# Text block
-*-
MAKE COAST GAMING CAPITAL
Hannah Davies

With two months until the Olympic Esports Series finals in Singapore, one Gold Coast academic is calling for the Glitter Strip to become the future host of the Olympic event capable of thrusting Australia into the esports spotlight.

The Series, for which qualifications are already underway, will be held from June 22 to 25 and could give Australia the platform to transform its gaming industry into one of the best in the world.

Associate Professor of Creative Media at Bond University Dr James Birt said it would come down to our youth.

“For Australia to be competitive within the esports industry, which now encompasses the International Olympic Committee level of sport, we really do need to start growing our grassroots,” Dr Birt said.

“Playing games casually is wonderful, but if we want to start thinking about high performance, we need to be training high performance.”

Dr Birt said for Australian esports athletes, the very elite are currently getting their “break” from playing in international tournaments, rather than ones on home soil.

While Australia has found some level of success on the international stage, they are not yet winning tournaments.
-*-
# Exercise
Say whether each statement agrees with the esports article, answering yes or no and quoting the article's deciding words: (a) The Olympic Esports Series finals will take place in Singapore. (b) Dr James Birt is an associate professor at Griffith University. (c) Australian esports athletes are already winning international tournaments. The lines that follow have no connection to the esports article.

# Supplied data
-*-
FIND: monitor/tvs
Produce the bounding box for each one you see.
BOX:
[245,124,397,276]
-*-
# Task solution
(a) Yes: "the Olympic Esports Series finals in Singapore"
(b) No: "Associate Professor of Creative Media at Bond University"
(c) No: "they are not yet winning tournaments."